第三十七話:親友
「うううう……」
地の底から響く様な呻き声が、乾美咲の口から漏れる。
志穂は、銃を構えて数歩後ずさった。
そして……
椅子から立ち上がった美咲が、両腕を伸ばしてゆっくりと……
ゆっくりと、こちらに近づいて来る。
「美咲……ちゃん」
志穂は、小さい声で呟く。
「……うう……うううう……」
美咲の口から、再び呻き声が漏れる。
じっ、と、志穂は美咲を見る。
左の頸動脈辺りが、何かに食いちぎられた様になっていた、多分あそこを噛まれたのだろう。
「……」
志穂は、美咲をもう一度見る。
美咲。
乾美咲だ。間違い無く。こんな狂った世界でも、自分に正直に生きた少女。それは決して、良い事ばかりでは無かった。
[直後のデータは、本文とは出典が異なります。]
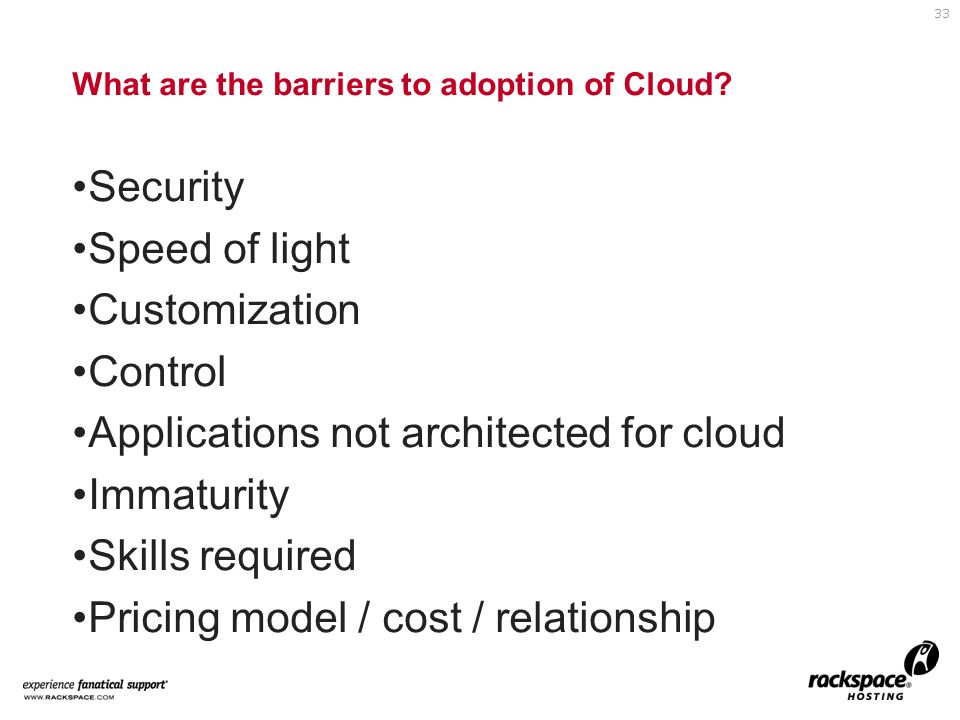 33

What are the barriers to adoption of Cloud?

•Security
•Speed of light
•Customization
•Control
•Applications not architected for cloud
•Immaturity
•Skills required
•Pricing model / cost / relationship

experience fanatical support®
WWW.RACKSPACE.COM

rackspace®
HOSTING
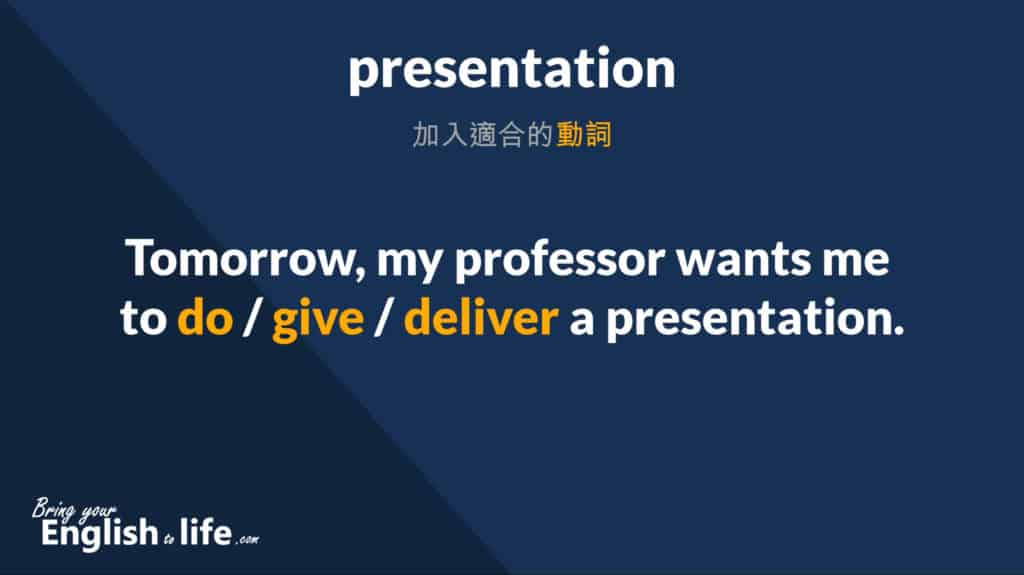 presentation

加入適合的動詞

Tomorrow, my professor wants me to do / give / deliver a presentation.

Bring your English to life .com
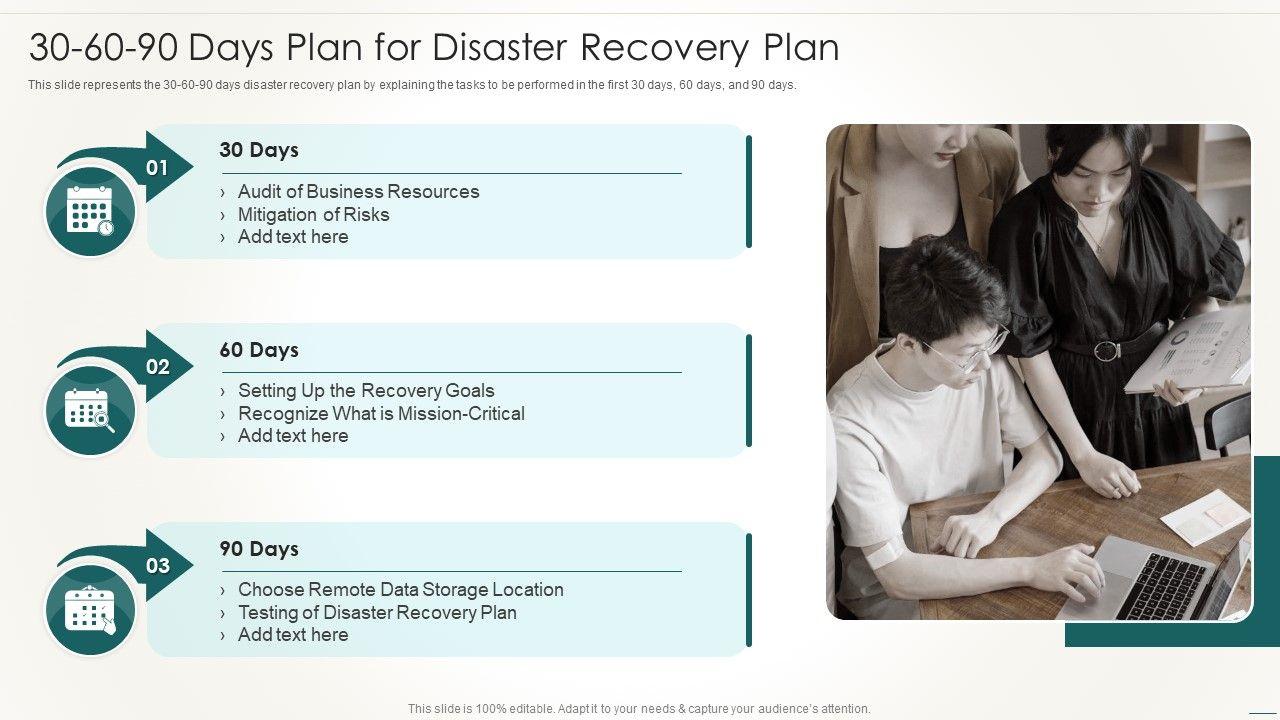 30-60-90 Days Plan for Disaster Recovery Plan

This slide represents the 30-60-90 days disaster recovery plan by explaining the tasks to be performed in the first 30 days, 60 days, and 90 days.

01

30 Days

› Audit of Business Resources
› Mitigation of Risks
› Add text here

02

60 Days

› Setting Up the Recovery Goals
› Recognize What is Mission-Critical
› Add text here

03

90 Days

› Choose Remote Data Storage Location
› Testing of Disaster Recovery Plan
› Add text here

This slide is 100% editable. Adapt it to your needs & capture your audience's attention.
彼女の行動は、結果としては自分達の為にはなったけれど……代わりに何人もの人を巻き添えにしてしまった。
「……」
そうだ。
それでも……彼女の行動は変わらない。
そして、その目的も変わらない。
彼女の目的は……ただ一つ。
「……アタシ一人を……」
そうだ。
彼女はさかんに、自分を惑わすような言動をして来た。自分と一緒に逃げよう、篤志や美雅を、見捨ててしまえ、とも。
そんな事を、自分に言い続けた理由、それは……
それは……
「……アタシが、そんなに気に入った?」
志穂は、問いかける。
無論、それには、目の前の『ゾンビ』は何も言わない。
言うはずが、無い。
だけど……
『さあ?』
「……」
志穂の耳には、はっきりと。
はっきりと、『親友』が、小さく笑いながら言うのが聞こえた。
『どうでしょうね?』
『親友』の言葉に、志穂は軽く笑う。
「違うわよね?」
志穂は言う。
「アンタは、アタシをあいつらから引き離して、そして……二人で一緒にいたい、そう言った、それは……」
志穂は、小さく笑う。
「……両親の事、妹の事、この『ゾンビ』が発生した元凶……どれもこれも、きっと単なる高校生に過ぎないアタシには……受け入れられない事に違い無い」
志穂は言う。
「だから貴方は、敢えて『悪い人間』になったとしても、アタシを遠ざけたかった、この『戦い』から、そして……アタシを守りたかった、って訳ね」
志穂が言う。
「……うううう……」
呻き声が、『ゾンビ』の。
否。
『親友』の口から漏れる。
「……アタシは、そんなに『弱く』無い」
志穂は言う。
だけど……
『嘘ですね』
『親友』が、言う。
その言葉に……
志穂は、小さく苦笑いした。
「……そう、ね」
そうだ。
自分は、『弱い』。
両親と妹の死を目の当たりにして、あの時、もしも……自分一人だけだったら?
この『ゾンビ』達との戦いが始まった時、もしも……篤志や美雅、美咲と出会う事が出来なかったら?
自分は……
自分は……正気を保っていられただろうか?
そして……
自分は、ここまで生き残る事が……出来ただろうか?
出来なかっただろう。
結局、自分は『弱い』のだ。
誰かに……守られなければ……
誰かが、側にいてくれなければ……
何も、出来ない。
「……だから貴方は、アタシを守りたかった、アタシなんかの何がそんなに気に入ったか知らないけど、そう思ってくれたのはすっごく嬉しいし、それに……」
志穂は、じっと『親友』の顔を見る。
そうだ。
『親友』だ。
この子は……『ゾンビ』じゃない。
自分の……
自分の……『親友』なのだ。
「……今もこうやって、アタシや、あいつらが帰ってくる場所で、ずっと待っててくれたのは、凄くありがたいって思う」
志穂は言う。
だけど……
志穂は、ぎり、と歯ぎしりした。
「……だけど、その為に、貴方自身が『そんな風』になってちゃ意味が無いでしょう?」
『確かに、そうですよね?』
美咲の……
『親友』の声が、する。
『でも、とりあえずは満足ですよ? 私』
美咲が言う。
「……何でよ?」
志穂は問いかける。
『最後に、一番好きな人に会えました』
「……」
その言葉に……
その言葉に……志穂は……
志穂は、目をぎゅっと閉じる。
「……こんな姿で、会いたくなかったわよ」
志穂は言う。
『すみません』
美咲の声が言う。
『最後に……お願いします』
美咲が言う。
そして……
「ううううううう……」
美咲が。
否。
『ゾンビ』が、ゆっくりと……
ゆっくりと、こちらに手を伸ばして来る。
「……」
志穂は、目頭が熱くなるのを感じながら――
手にした銃を、その額に押し当てた。
そして、ゆっくりと……
ゆっくりと、引き金に指をかけた。